21) Upon being scalped by circular saw blade, one becomes instantly pale.
22) Opening the hatch to gain access to the landing gear won't set off any warnings in the cockpit, even in a pressurized airplane that's about to take off.
23) Shopping malls have about 100 inept security guards apiece.
24) The best place to secretly exchange false documents for a briefcase-full of money is in a very public bar in a very public shopping mall.
25) Upon being blown up by a hand grenade, one does an acrobatic somersault.
26) Upon being shot, one acts like a cartoon character tripping backwards over a step.
27) Hedges deflects bullets.
28) If your daughter is being held hostage on an island, you should blow up every building on that island except one, because chances are she'll be in that one.
29) . If a team of ex-soldiers is given new identities and relocated, most of them will be given lousy jobs (car salesman, fishing boat worker), but the leader gets a big house in the mountains . And the psychotic guy who got kicked off the team will get a new identity too, for some reason.
30) If a large truck comes barreling down a mountain toward you while you are driving, you should not brake. Instead, you should just say, "he's gonna hit us!" and keep driving at the same speed.
31)When your plot includes the assassination of the leader of some foreign country and kidnapping a little girl you should wear low profile clothes, like chain mail, dog's chain on your neck, moustache and black leather pants.
32) When your plot includes the assassination of… you don't shoot a lethal Special Forces -guy when you have the chance. You challenge him into a knife fight instead.
33) When you're having sex in a motel room, you're not supposed to stop or get worried when you hear a gunshot and sounds of fighting in the next room.
34) If you are/were in Special Forces/Green Berets etc. you're huge.
35) If you are/were in Special Forces, you have superhuman senses and you can break a chain with your bare hands.

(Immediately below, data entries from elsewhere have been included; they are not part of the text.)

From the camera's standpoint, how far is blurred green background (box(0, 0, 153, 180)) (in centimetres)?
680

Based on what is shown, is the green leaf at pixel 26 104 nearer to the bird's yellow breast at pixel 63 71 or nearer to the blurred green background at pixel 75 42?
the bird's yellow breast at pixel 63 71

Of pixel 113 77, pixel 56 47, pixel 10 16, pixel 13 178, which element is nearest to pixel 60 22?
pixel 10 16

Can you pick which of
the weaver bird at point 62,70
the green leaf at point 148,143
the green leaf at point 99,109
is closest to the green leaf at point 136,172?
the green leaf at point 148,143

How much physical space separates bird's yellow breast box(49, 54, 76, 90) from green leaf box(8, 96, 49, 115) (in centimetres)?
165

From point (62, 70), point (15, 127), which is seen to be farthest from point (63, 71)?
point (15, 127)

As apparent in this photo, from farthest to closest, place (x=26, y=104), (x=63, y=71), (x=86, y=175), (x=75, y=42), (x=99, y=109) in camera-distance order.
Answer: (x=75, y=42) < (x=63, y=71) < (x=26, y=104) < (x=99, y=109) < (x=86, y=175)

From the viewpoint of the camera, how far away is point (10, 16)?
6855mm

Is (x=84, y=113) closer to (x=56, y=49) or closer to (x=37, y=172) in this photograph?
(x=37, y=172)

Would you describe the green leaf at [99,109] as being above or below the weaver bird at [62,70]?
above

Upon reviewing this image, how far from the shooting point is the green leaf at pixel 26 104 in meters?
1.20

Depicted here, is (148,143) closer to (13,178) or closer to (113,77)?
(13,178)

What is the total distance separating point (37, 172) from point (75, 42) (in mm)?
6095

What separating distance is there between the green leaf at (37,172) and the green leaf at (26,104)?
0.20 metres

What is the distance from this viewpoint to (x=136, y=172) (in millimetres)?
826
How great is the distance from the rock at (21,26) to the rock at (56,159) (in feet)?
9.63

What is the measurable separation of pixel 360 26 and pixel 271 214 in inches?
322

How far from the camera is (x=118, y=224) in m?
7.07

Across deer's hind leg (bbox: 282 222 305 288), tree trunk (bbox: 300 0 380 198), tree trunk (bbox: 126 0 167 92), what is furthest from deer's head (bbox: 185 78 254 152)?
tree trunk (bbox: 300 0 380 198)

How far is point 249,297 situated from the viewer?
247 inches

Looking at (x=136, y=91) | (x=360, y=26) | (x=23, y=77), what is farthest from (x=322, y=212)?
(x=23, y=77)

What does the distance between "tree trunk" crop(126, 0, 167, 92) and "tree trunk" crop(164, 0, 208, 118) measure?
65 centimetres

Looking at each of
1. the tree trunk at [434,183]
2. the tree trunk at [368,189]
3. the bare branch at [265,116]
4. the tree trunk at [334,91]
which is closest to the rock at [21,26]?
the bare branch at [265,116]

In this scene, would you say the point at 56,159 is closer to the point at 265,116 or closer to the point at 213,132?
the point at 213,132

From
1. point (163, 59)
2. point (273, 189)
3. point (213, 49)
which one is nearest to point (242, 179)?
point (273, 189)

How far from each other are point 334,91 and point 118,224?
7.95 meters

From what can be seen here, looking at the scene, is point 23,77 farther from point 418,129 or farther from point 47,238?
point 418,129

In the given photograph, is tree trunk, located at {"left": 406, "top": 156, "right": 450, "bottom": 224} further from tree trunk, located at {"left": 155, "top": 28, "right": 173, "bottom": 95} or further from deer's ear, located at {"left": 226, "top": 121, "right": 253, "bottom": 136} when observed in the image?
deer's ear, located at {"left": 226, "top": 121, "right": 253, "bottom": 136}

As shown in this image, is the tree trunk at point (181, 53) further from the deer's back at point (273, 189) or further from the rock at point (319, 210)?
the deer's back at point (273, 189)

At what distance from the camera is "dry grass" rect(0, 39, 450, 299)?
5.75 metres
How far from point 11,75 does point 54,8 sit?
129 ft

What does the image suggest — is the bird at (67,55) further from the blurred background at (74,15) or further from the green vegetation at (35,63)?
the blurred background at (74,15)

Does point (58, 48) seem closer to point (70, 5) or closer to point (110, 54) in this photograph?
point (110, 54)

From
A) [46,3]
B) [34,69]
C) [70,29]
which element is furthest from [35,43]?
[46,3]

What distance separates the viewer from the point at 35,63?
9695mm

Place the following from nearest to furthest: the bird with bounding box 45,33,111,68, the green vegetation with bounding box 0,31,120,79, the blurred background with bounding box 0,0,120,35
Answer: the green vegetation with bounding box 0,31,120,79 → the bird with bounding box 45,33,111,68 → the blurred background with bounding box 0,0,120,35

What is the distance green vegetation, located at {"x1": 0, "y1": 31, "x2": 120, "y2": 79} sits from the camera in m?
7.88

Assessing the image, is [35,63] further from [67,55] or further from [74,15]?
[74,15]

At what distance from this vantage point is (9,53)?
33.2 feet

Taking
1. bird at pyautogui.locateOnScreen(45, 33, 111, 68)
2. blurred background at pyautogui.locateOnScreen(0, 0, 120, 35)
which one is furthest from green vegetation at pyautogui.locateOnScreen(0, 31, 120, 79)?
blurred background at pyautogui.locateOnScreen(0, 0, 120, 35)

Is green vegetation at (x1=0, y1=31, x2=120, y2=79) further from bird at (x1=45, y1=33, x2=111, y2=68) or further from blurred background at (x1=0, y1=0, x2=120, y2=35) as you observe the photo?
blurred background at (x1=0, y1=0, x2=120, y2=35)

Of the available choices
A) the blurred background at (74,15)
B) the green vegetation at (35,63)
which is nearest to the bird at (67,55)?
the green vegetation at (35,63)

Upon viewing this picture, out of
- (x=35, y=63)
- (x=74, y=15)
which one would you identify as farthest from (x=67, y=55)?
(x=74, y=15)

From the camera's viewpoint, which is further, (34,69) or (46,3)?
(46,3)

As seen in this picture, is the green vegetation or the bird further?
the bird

36) If you're from Austria and you need a false identity, the military gives you a common Austrian name like "John Matrix"
37)You can take a rocket launcher off a wall, give it to someone and then another one will magically reappear on the wall.
38)Shopping mall decorations can be used to swing from one side of to the mall to the other even though the person who is swinging on them is is 6ft 2" – 250 pounds!
39)It is possible to hold your eyes open while a plane is hurtling at 150 mph down a runway
40)Thrown like a javelin from a few feet away, a steel pipe can pierce through the chest of a bulky man wearing a chain mail vest and nail him to a huge boiler.